### What you need to do
Copy out the news article below about the Karuk tribe and the Klamath River dams in full, keeping every word and punctuation mark unchanged.

### Page extract
------------------------------

Tribe sees dams as diet issue
ORLEANS, Calif. – Ron Reed and Mike Polmeteer learned from their grandfather how to pull salmon from Ishi Pishi Falls using the two-poled dip nets favored for thousands of years by the Karuk people of the Klamath River Canyon.
As young boys the brothers carried the fish up the steep riverbank to the pickup truck. As they got older, they learned to clean the fish, then to club them, and finally to catch them.
“Eventually, you would have your time,” said Reed, 43.
Now it is their time, but the salmon have dwindled to a precious few at Ishi Pishi. The Karuk caught fewer than 100 last year. Many Karuk depend instead on government handouts of cheese, frozen beef and canned vegetables, plus the burritos and soda pop they buy from local markets.
The tribe now is challenging a new operating license for four small hydroelectric dams on the Klamath owned by the Northwest utility PacifiCorp.
The tribe wants the Federal Energy Regulatory Commission to recognize that the high levels of diabetes, high blood pressure and heart disease can be blamed on the high-fat, high-sugar and high-sodium diet that replaced their lost salmon.
“Government bureaucrats look at you a little bit sideways when you raise the issue of human rights,” said Leaf Hillman, tribal vice chairman. “It’s only credible when you raise the issue in Sudan or South America.
“But whenever you deny or taint the food source for a people, it really is about human rights.”
The Karuk claims appear to be the first to offer FERC evidence of health problems associated with dams, said Mary Morton, legal adviser to FERC Commissioner Norma Mead Brownell.
“I don’t think this is something that could just be rejected out of hand,” Morton said.
The Karuk tribe has 3,300 members, making it the second-largest tribe in California. About half still live in the Klamath canyon; 80 percent have income below the poverty line.
Living some 80 miles up the Klamath in the rugged mountains of northwestern California, the Karuk had little the white man wanted until gold was discovered in the 1850s. After the gold played out, hydroelectric dams went in between 1918 and 1962. After World War II, logging kicked into high gear.

------------------------------

### Study material
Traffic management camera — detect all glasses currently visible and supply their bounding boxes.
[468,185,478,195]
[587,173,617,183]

------------------------------

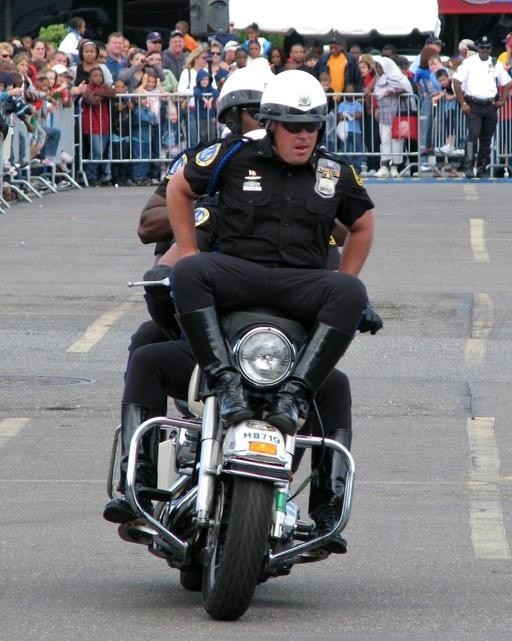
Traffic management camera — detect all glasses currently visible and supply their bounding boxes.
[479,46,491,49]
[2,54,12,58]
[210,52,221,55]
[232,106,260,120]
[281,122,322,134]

------------------------------

### Response area
Tribe sees dams as diet issue
ORLEANS, Calif. – Ron Reed and Mike Polmeteer learned from their grandfather how to pull salmon from Ishi Pishi Falls using the two-poled dip nets favored for thousands of years by the Karuk people of the Klamath River Canyon.
As young boys the brothers carried the fish up the steep riverbank to the pickup truck. As they got older, they learned to clean the fish, then to club them, and finally to catch them.
“Eventually, you would have your time,” said Reed, 43.
Now it is their time, but the salmon have dwindled to a precious few at Ishi Pishi. The Karuk caught fewer than 100 last year. Many Karuk depend instead on government handouts of cheese, frozen beef and canned vegetables, plus the burritos and soda pop they buy from local markets.
The tribe now is challenging a new operating license for four small hydroelectric dams on the Klamath owned by the Northwest utility PacifiCorp.
The tribe wants the Federal Energy Regulatory Commission to recognize that the high levels of diabetes, high blood pressure and heart disease can be blamed on the high-fat, high-sugar and high-sodium diet that replaced their lost salmon.
“Government bureaucrats look at you a little bit sideways when you raise the issue of human rights,” said Leaf Hillman, tribal vice chairman. “It’s only credible when you raise the issue in Sudan or South America.
“But whenever you deny or taint the food source for a people, it really is about human rights.”
The Karuk claims appear to be the first to offer FERC evidence of health problems associated with dams, said Mary Morton, legal adviser to FERC Commissioner Norma Mead Brownell.
“I don’t think this is something that could just be rejected out of hand,” Morton said.
The Karuk tribe has 3,300 members, making it the second-largest tribe in California. About half still live in the Klamath canyon; 80 percent have income below the poverty line.
Living some 80 miles up the Klamath in the rugged mountains of northwestern California, the Karuk had little the white man wanted until gold was discovered in the 1850s. After the gold played out, hydroelectric dams went in between 1918 and 1962. After World War II, logging kicked into high gear.